*TASK REQUIREMENTS:* Below are records; please set down exactly the lines from the first through the one containing "New Zealand, site".

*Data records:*

====================

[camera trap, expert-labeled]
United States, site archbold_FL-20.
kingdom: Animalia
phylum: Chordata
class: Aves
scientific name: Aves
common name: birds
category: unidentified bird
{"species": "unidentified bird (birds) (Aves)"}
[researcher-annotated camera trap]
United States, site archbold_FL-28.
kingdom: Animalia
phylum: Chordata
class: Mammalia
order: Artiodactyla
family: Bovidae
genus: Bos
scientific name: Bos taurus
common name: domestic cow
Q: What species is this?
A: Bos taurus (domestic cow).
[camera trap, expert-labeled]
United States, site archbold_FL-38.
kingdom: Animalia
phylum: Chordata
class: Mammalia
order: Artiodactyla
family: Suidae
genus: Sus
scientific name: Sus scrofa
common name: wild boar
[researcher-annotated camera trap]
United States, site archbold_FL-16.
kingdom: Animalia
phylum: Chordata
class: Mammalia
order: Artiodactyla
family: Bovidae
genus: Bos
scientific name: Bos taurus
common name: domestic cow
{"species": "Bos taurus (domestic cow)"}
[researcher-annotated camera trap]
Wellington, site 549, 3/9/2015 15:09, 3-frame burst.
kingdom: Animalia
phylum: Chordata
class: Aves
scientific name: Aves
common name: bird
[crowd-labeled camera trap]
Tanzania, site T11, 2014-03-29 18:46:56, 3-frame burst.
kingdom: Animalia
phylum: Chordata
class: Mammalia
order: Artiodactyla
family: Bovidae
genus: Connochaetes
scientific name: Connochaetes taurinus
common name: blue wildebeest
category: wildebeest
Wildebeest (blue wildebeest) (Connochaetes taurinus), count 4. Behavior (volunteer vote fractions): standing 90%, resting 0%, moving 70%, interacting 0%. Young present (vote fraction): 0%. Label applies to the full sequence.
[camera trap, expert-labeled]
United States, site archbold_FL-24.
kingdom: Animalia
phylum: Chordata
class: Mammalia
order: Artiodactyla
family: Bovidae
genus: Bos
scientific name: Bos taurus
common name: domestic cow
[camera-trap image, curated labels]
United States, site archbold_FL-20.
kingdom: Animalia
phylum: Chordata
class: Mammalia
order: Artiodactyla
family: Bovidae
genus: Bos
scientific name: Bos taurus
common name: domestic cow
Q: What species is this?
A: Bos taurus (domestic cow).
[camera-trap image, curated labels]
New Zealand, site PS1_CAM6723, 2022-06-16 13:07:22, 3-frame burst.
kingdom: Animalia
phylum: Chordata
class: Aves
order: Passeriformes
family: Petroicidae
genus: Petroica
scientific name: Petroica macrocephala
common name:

====================

*ANSWER BOX:*
[camera trap, expert-labeled]
United States, site archbold_FL-20.
kingdom: Animalia
phylum: Chordata
class: Aves
scientific name: Aves
common name: birds
category: unidentified bird
{"species": "unidentified bird (birds) (Aves)"}
[researcher-annotated camera trap]
United States, site archbold_FL-28.
kingdom: Animalia
phylum: Chordata
class: Mammalia
order: Artiodactyla
family: Bovidae
genus: Bos
scientific name: Bos taurus
common name: domestic cow
Q: What species is this?
A: Bos taurus (domestic cow).
[camera trap, expert-labeled]
United States, site archbold_FL-38.
kingdom: Animalia
phylum: Chordata
class: Mammalia
order: Artiodactyla
family: Suidae
genus: Sus
scientific name: Sus scrofa
common name: wild boar
[researcher-annotated camera trap]
United States, site archbold_FL-16.
kingdom: Animalia
phylum: Chordata
class: Mammalia
order: Artiodactyla
family: Bovidae
genus: Bos
scientific name: Bos taurus
common name: domestic cow
{"species": "Bos taurus (domestic cow)"}
[researcher-annotated camera trap]
Wellington, site 549, 3/9/2015 15:09, 3-frame burst.
kingdom: Animalia
phylum: Chordata
class: Aves
scientific name: Aves
common name: bird
[crowd-labeled camera trap]
Tanzania, site T11, 2014-03-29 18:46:56, 3-frame burst.
kingdom: Animalia
phylum: Chordata
class: Mammalia
order: Artiodactyla
family: Bovidae
genus: Connochaetes
scientific name: Connochaetes taurinus
common name: blue wildebeest
category: wildebeest
Wildebeest (blue wildebeest) (Connochaetes taurinus), count 4. Behavior (volunteer vote fractions): standing 90%, resting 0%, moving 70%, interacting 0%. Young present (vote fraction): 0%. Label applies to the full sequence.
[camera trap, expert-labeled]
United States, site archbold_FL-24.
kingdom: Animalia
phylum: Chordata
class: Mammalia
order: Artiodactyla
family: Bovidae
genus: Bos
scientific name: Bos taurus
common name: domestic cow
[camera-trap image, curated labels]
United States, site archbold_FL-20.
kingdom: Animalia
phylum: Chordata
class: Mammalia
order: Artiodactyla
family: Bovidae
genus: Bos
scientific name: Bos taurus
common name: domestic cow
Q: What species is this?
A: Bos taurus (domestic cow).
[camera-trap image, curated labels]
New Zealand, site PS1_CAM6723, 2022-06-16 13:07:22, 3-frame burst.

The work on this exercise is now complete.